Tools such as the AWS CLI and s4cmd are great and offer a lot of features, but S3Fetch out performs them when downloading a subset of objects from a large S3 bucket.

S3Fetch begins downloading objects immediately while listing is still in progress, so you never wait for a full bucket listing before the first byte lands on disk. This makes a dramatic difference when your prefix matches a small subset of a bucket containing millions of objects.

Installation

Requirements

S3Fetch is available on PyPI and can be installed via one of the following methods.

uv (recommended)

Ensure you have uv installed, then:

uv tool install s3fetch

pip

pip3 install s3fetch

Development Installation

For development work on S3Fetch:

  1. Clone the repository:

    git clone https://github.com/rxvt/s3fetch.git
    cd s3fetch
    
  2. Install hatch using uv:

    uv tool install hatch --with hatch-pip-compile
    
  3. Set up the development environment using Hatch:

    hatch env create
    
  4. Run S3Fetch from source:

    hatch run s3fetch --help
    
  5. (Optional) Populate a test S3 bucket with data for development:

    # First create your own test bucket (use a unique name!)
    aws s3 mb s3://your-unique-s3fetch-test-bucket-name --region us-east-1
    
    # Then populate it with test data
    hatch run python scripts/populate_test_bucket.py --bucket your-unique-s3fetch-test-bucket-name --dry-run  # See what would be created
    hatch run python scripts/populate_test_bucket.py --bucket your-unique-s3fetch-test-bucket-name           # Actually populate
    

Usage

Usage: s3fetch [OPTIONS] S3_URI

  Concurrently download objects from S3 buckets.

  Examples:

    s3fetch s3://my-bucket/

    s3fetch s3://my-bucket/photos/ --regex ".*\.jpg$"

    s3fetch s3://my-bucket/data/ --dry-run --threads 10

Options:
  --version                       Show the version and exit.
  --region TEXT                   AWS region for the S3 bucket (e.g., us-
                                  east-1, eu-west-1).
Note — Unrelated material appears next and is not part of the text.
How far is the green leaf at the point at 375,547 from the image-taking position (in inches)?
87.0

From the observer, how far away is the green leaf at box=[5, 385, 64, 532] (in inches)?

Defaults to 'us-east-1'.
  -d, --debug                     Enable verbose debug output.
  --download-dir PATH             Local directory to save downloaded files.
                                  Must already exist. Defaults to current
                                  directory.
  -r, --regex TEXT                Filter objects using regular expressions
                                  (e.g., '.*\.jpg$' for JPEG files).
  -t, --threads INTEGER           Number of concurrent download threads
                                  (minimum 1, warns above 1000). Defaults to
                                  CPU core count.
  --dry-run, --list-only          Show what would be downloaded without
                                  actually downloading files.
  --delimiter TEXT                Object key delimiter for path structure.
                                  Defaults to '/'.
  -q, --quiet                     Suppress all stdout; errors still go to
                                  stderr. Mutually exclusive with --progress.
  --progress [simple|detailed|live-update|fancy]
                                  Progress display mode. 'simple' (default)
                                  prints each object key as it downloads.
                                  'detailed' adds a summary at the end.
                                  'live-update' shows a real-time status line
                                  and summary (no per-object output).
                                  'fancy' shows a Rich progress bar and summary
                                  (requires: pip install s3fetch[fancy]).
  --help                          Show this message and exit.

Examples

Full example

Download using 100 threads into ~/Downloads/tmp, only downloading objects that end in .dmg.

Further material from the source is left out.